02
October
2012
|
09:33 AM
America/Los_Angeles

Kiva Interview: Start Your Own Foundation With $25 - Via Your Smartphone

You don't have to be Bill Gates to make an extraordinary difference in the world, says Kiva President Premal Shah (above).

By Intel Free Press

As president of Kiva, a non-profit micro-lender, Premal Shah helps connect low-income entrepreneurs with financing that he describes as "micro-finance meets Match.com."

Shah recently wrote that "if each of us lent as little as $25 to be a part of 'crowdfunding' a loan to a small business owner, the funding gap that stunts job growth and economic recovery would begin to be filled."

The small loans that Kiva facilitates are made though such services as PayPal to micro-finance institutions that administer the loans.
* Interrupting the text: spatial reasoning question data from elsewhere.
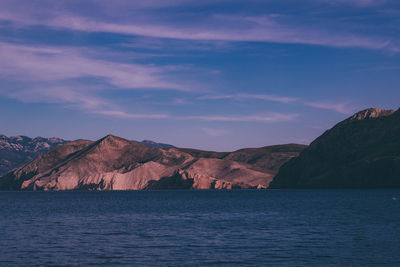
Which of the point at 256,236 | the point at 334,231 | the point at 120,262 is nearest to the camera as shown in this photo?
the point at 120,262

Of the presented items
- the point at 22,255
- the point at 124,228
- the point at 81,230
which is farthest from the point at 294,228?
the point at 22,255

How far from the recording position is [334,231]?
6194cm

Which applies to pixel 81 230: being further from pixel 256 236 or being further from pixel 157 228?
pixel 256 236

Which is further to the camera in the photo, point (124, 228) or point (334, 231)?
point (124, 228)

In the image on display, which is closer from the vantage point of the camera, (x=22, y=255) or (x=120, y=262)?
(x=120, y=262)

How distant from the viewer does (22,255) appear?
46.6m

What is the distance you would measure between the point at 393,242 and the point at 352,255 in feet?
29.8

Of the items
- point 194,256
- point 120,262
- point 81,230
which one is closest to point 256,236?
point 194,256

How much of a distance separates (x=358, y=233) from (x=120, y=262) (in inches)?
1208

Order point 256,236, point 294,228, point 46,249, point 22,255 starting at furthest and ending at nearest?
point 294,228 → point 256,236 → point 46,249 → point 22,255

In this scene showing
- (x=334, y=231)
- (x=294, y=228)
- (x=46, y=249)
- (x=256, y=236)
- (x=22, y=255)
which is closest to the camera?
(x=22, y=255)

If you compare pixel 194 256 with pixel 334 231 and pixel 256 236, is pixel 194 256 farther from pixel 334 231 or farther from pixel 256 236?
pixel 334 231

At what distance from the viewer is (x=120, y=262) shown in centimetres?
4244

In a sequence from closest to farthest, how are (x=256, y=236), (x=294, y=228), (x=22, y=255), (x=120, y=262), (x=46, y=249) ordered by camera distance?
(x=120, y=262)
(x=22, y=255)
(x=46, y=249)
(x=256, y=236)
(x=294, y=228)
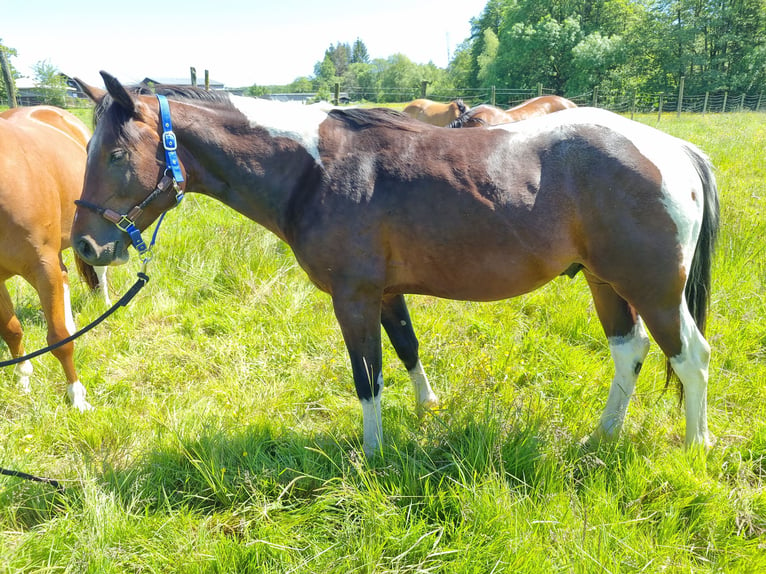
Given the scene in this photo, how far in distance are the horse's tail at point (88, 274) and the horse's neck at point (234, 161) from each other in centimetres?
266

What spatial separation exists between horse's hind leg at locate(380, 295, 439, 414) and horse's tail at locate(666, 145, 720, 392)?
1.33 metres

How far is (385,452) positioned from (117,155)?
184cm

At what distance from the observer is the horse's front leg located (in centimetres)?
221

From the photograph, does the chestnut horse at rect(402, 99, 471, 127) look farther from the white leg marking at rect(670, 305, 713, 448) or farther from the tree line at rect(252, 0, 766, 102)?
the tree line at rect(252, 0, 766, 102)

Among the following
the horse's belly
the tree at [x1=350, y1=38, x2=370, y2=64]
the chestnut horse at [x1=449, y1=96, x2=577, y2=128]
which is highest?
the tree at [x1=350, y1=38, x2=370, y2=64]

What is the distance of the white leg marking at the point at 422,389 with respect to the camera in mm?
2869

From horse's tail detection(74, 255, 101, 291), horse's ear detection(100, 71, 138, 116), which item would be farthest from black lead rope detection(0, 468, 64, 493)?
horse's tail detection(74, 255, 101, 291)

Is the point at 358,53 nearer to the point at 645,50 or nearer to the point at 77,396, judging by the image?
the point at 645,50

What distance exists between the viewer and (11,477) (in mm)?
2234

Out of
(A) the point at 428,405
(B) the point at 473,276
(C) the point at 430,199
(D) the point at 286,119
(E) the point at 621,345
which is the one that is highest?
(D) the point at 286,119

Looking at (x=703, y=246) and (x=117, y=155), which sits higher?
(x=117, y=155)

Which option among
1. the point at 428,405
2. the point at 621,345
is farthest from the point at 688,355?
the point at 428,405

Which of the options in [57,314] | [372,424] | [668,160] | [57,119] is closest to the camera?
[668,160]

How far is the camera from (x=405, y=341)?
9.25 ft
Since 2005, the non-profit has provided $351 million in loans from more than 830,000 lenders and claims a 98 percent repayment rate.

Shah first dabbled with Internet micro-finance when he was at PayPal and at one point took a leave from the company to develop and test the concept in his homeland of India. Upon his return to Silicon Valley, he helped start Kiva.

Since then he has been named a Young Global Leader by the World Economic Forum and one of Fortune magazine's "Top 40 under 40."

Shah recently shared his thoughts about technology in general and how mobile technology in particular plays a pivotal role in achieving success for fledgling entrepreneurs.

What's the driving force behind Kiva?

Our mission is to connect people through lending to alleviate poverty. What draws people to it is the fact that we know that there's not enough donations in the planet to really solve some of the biggest problems of our time.

We know that commercial investment in the market is not going to solve things on its own and that governments aren't going to solve it on their own and that there's a role for each one of us in $25 chunks to actually make a difference -- not in terms of solving hunger, but, for this one specific person that you're connecting with in Cambodia or in Honduras or in Kenya and participating with them to grow their business or maybe going to college.

How does technology factor in for entrepreneurs whose trades may be low-tech or no-tech?

One thing that we see is that technology is just a means to an end. The real innovation is on the ground with people, with real business ideas, whether it's someone in Pakistan who wants to buy a rickshaw, someone in Cambodia who wants to buy a hand loom for a silk weaving business, someone in Kenya who'd like to buy three cows. While that might not seem innovative to us, that's not necessarily the point.

What's really cool about technology is not the technology itself, but, the ability for you to actually see the impact that you can make.

And not just you. Two seconds later someone in Des Moines, Iowa just chipped in $25 and four seconds later someone in London and someone in Tokyo and then someone in Istanbul, and it's amazing that you realize you're part of this global community that wants to do good.

So even people of modest means can be philanthropists and financiers?

You don't have to be Bill Gates to make a difference. You can just be an average person to make an extraordinary impact on the world. My hope is that one day someone funding on the Kiva website will help, say, an entrepreneur in Cambodia become the next Mark Zuckerberg or the next Bill Gates.

What's so powerful about crowdfunding platforms like Kiva is if a bank says "no" the Internet community can say "yes." You, as a small business, can bring your case to the Internet community, and in $25 chunks raise money from complete strangers or friends or family.

There's a quote, "The future is here now. It's just not evenly distributed yet." And when I think about the future it's not necessarily what's coming out of Silicon Valley, but it's what's happening in Nairobi, Kenya.

You've attributed much of Kiva's success to mobile technology.

In the last 5 years mobile phones have tripled in terms of penetration and now about 80 percent of the developing world is on mobile networks. I just heard a stat that in India there are now more mobile phones than toilets.

So, clearly, for people who are born in completely rural places, who don't have access to safe, clean drinking water, to energy, to safe and reliable financial services, to all sorts of services that we might take for granted here in the developed world, the mobile phone is an impressive opportunity for access to information and opportunity.

With a mobile phone you can be sitting inside a hut in rural Kenya and within seconds get money from San Francisco and it's revolutionary what it means in terms of cost of access to capital and in terms of convenience and security for that woman in the hut to actually get money digitally instead of in cash.

[Through digital transactions] people in rural areas are able to save money in a safe place. Often times when a woman in the household gets money, one of the chief issues is who has control.

There's a great quote from a woman in Kenya who said, "My husband may try to break into my phone to get my SIM card, but he'll never be able to get my money off my phone because people can now save safely and there's a convenience there too."

From a broader perspective, I think some of the biggest trends that we'll see [in developing countries] are in two spaces. The first is mobile phones and mobile finance, and the second is in crowdfunding. They want to buy a rickshaw, they would like to buy a cow and start earning an income in this way.

You can start a small business no matter where you live. Cambodia, Kenya and even here in the United States.